**Material provided**:
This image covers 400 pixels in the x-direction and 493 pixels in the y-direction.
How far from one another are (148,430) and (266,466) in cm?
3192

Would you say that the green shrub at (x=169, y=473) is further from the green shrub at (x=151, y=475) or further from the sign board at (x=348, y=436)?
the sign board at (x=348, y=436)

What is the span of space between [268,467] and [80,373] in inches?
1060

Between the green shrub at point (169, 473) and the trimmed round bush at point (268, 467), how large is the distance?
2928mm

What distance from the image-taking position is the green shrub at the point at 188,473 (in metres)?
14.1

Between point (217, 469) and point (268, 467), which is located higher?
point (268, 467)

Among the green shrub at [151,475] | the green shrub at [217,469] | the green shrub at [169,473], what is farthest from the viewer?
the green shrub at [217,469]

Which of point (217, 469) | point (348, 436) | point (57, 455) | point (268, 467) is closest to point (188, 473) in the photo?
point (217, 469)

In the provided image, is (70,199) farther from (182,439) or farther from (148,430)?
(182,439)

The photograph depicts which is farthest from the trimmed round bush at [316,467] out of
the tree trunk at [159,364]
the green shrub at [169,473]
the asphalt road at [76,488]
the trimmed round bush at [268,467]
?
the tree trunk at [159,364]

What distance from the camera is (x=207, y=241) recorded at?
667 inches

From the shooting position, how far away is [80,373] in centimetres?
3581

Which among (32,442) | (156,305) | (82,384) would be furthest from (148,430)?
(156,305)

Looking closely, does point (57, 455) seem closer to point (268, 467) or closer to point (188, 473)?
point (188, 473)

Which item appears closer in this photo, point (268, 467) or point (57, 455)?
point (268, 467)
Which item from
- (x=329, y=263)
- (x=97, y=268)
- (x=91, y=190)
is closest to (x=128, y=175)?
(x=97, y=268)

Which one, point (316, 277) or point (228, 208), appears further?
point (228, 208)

**What you need to do**:
Can you restate all the items above, changing "trimmed round bush" to "clipped round bush" everywhere it occurs and keeping everything else the same?

**Output of the exercise**:
This image covers 400 pixels in the x-direction and 493 pixels in the y-direction.
How far from one another are (148,430) and (266,466) in cm?
3192

Would you say that the green shrub at (x=169, y=473) is further from the green shrub at (x=151, y=475) or further from the sign board at (x=348, y=436)?
the sign board at (x=348, y=436)

What is the span of space between [268,467] and [80,373] in inches?
1060

Between the green shrub at point (169, 473) and the clipped round bush at point (268, 467), how large is the distance?
2928mm

What distance from the image-taking position is the green shrub at the point at 188,473 (in metres)?
14.1

Between point (217, 469) and point (268, 467), which is located higher?
point (268, 467)

Among the green shrub at [151,475] | the green shrub at [217,469] | the green shrub at [169,473], what is farthest from the viewer?
the green shrub at [217,469]

Which of point (217, 469) | point (348, 436) | point (57, 455) | point (268, 467) is closest to point (188, 473) in the photo?
point (217, 469)

In the provided image, is (70,199) farther from (182,439) or farther from (148,430)?
(182,439)

The photograph depicts which is farthest from the clipped round bush at [316,467] out of
the tree trunk at [159,364]
the green shrub at [169,473]
the asphalt road at [76,488]
the clipped round bush at [268,467]
?
the tree trunk at [159,364]

What distance from the camera is (x=207, y=241) recorded at?
667 inches

From the shooting position, how far away is [80,373] in centimetres?
3581

Which among (32,442) | (156,305) | (82,384) would be furthest from (148,430)?
(156,305)

Looking closely, does point (57, 455) seem closer to point (268, 467) or closer to point (188, 473)?
point (188, 473)

Which item appears closer in this photo, point (268, 467) or point (57, 455)?
point (268, 467)
Which item from
- (x=329, y=263)
- (x=97, y=268)
- (x=91, y=190)
is closest to (x=128, y=175)?
(x=97, y=268)

Which one, point (316, 277) or point (228, 208), appears further?
point (228, 208)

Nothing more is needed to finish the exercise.